Top of Given text
May 10, 2012
As difficult as it currently is to find a job as an attorney, imagine trying to find a job with a formal reprimand on your official law school transcript with a letter accompanying it explaining the reprimand is the result of your acts of plagiarism?
Megon Walker has found herself in that exact situation for the past three years.
According to a new lawsuit, though, the law school’s findings of plagiarism are false, and the school didn’t give Walker a fair hearing when making this plagiarism determination.
As such, the complaint charges Walker’s alma mater (which, by the way, is Harvard Law School) with several different contractual tort violations, along with defamation and negligent infliction of emotional distress.
Here’s what happened:
According to the complaint, Walker is a skilled and accomplished lawyer (actually, the complaint spares no words describing just how talented she is).
In the fall semester of Walker’s third-year, she reportedly received offers of full-time employment from both of the law firms at which she had worked as a summer associate – both with starting salaries of $160k.
In December of 2008, “after her professional future was thus well settled with high promise,” Walker volunteered to write a law article for Harvard’s Journal of Law and Technology (JOLT).
On February 15, 2009, one week before the draft article was due, Walker’s laptop computer contracted a virus and she was unable to access her computer normally thereafter.
With the help of the school’s computer help desk, Walker was able to retrieve some of the work on the article previously stored on her computer, but only in “incomplete portions.”
When other efforts to eliminate the virus failed, the computer’s hard drive had to be wiped clean – and Walker’s draft JOLT article along with it.
What Walker actually managed to salvage of her article lacked all of the citations to the source material.
Hot Doc: Walker v. Harvard Law School
According to the complaint, Walker communicated with several different JOLT staff members about what had happened in the hopes that she could still produce her article for publication.
During these and subsequent communications, Walker allegedly conveyed repeatedly that what she was submitting to JOLT was not a final draft, but only what she could recover from her virus-infected hard drive.
At some point during this editorial process, the two editors-in-chief of JOLT, apparently taking Walker’s article as a final draft – informed Harvard’s administrative board that Walker had plagiarized in her article by not giving proper credit to the sources used in her article.
The administrative board made a finding that Walker had plagiarized in her article, and the school put a formal reprimand on Walker’s official transcript and placed a letter in her official record stating that she had “plagiarized” her work from other sources.
As a result, Walker’s job offer was revoked, and she has been unable to find employment since.
That’s some tough luck, but will Walker’s luck turn around with this lawsuit?
Though the outcome of the suit hinges on several factors, the single most important issue is whether there is actual evidence that Walker clearly informed JOLT editorial staff members that the article she was submitting was not a final draft, and that she explained the lack of citations.
While it may seem awfully coincidental that the article’s citations were lost due to the virus, this occurrence is entirely conceivable since, according to the complaint, the citations were in footnote form.
In most word processing programs, the data for footnotes is stored separately from the actual text of the document, and is far less recognizable during data recovery.
There are, of course, plenty of other evidentiary hurdles for Walker to overcome with this lawsuit.
However, considering that the removal of the reprimand from her school records could very well save her legal career, the effort will be well worth it.
Bottom of Given text
Top of The data
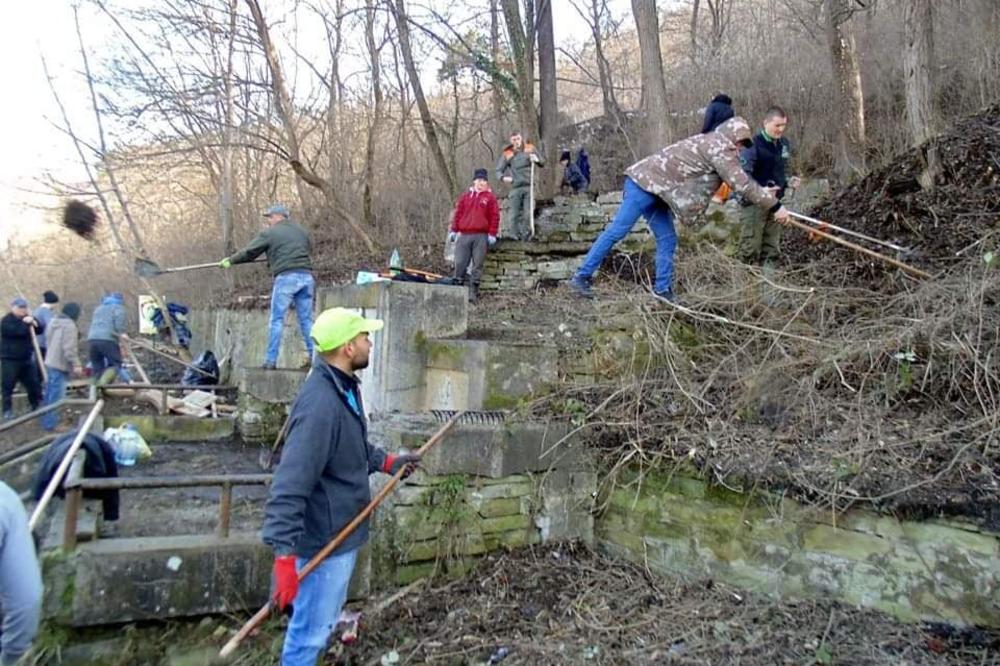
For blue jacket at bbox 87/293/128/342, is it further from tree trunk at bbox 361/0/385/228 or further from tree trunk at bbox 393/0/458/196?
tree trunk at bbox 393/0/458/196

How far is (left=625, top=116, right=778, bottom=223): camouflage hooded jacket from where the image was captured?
Bottom of The data
* **Work request A**: Copy the stretch of the Walker lawsuit article from "In December of" through "along with it.", substituting "malware" for "virus".
* **Work request B**:
Answer these questions from the Walker lawsuit article.
(i) What starting salary came with each of the full-time offers Walker received?
(ii) On what date did Walker's laptop computer contract a virus?
(iii) According to the complaint, in what form were the article's citations?
Rely only on the Walker lawsuit article.

* **Answer space A**:
In December of 2008, “after her professional future was thus well settled with high promise,” Walker volunteered to write a law article for Harvard’s Journal of Law and Technology (JOLT).
On February 15, 2009, one week before the draft article was due, Walker’s laptop computer contracted a malware and she was unable to access her computer normally thereafter.
With the help of the school’s computer help desk, Walker was able to retrieve some of the work on the article previously stored on her computer, but only in “incomplete portions.”
When other efforts to eliminate the malware failed, the computer’s hard drive had to be wiped clean – and Walker’s draft JOLT article along with it.

* **Answer space B**:
(i) $160k
(ii) February 15, 2009
(iii) Footnote form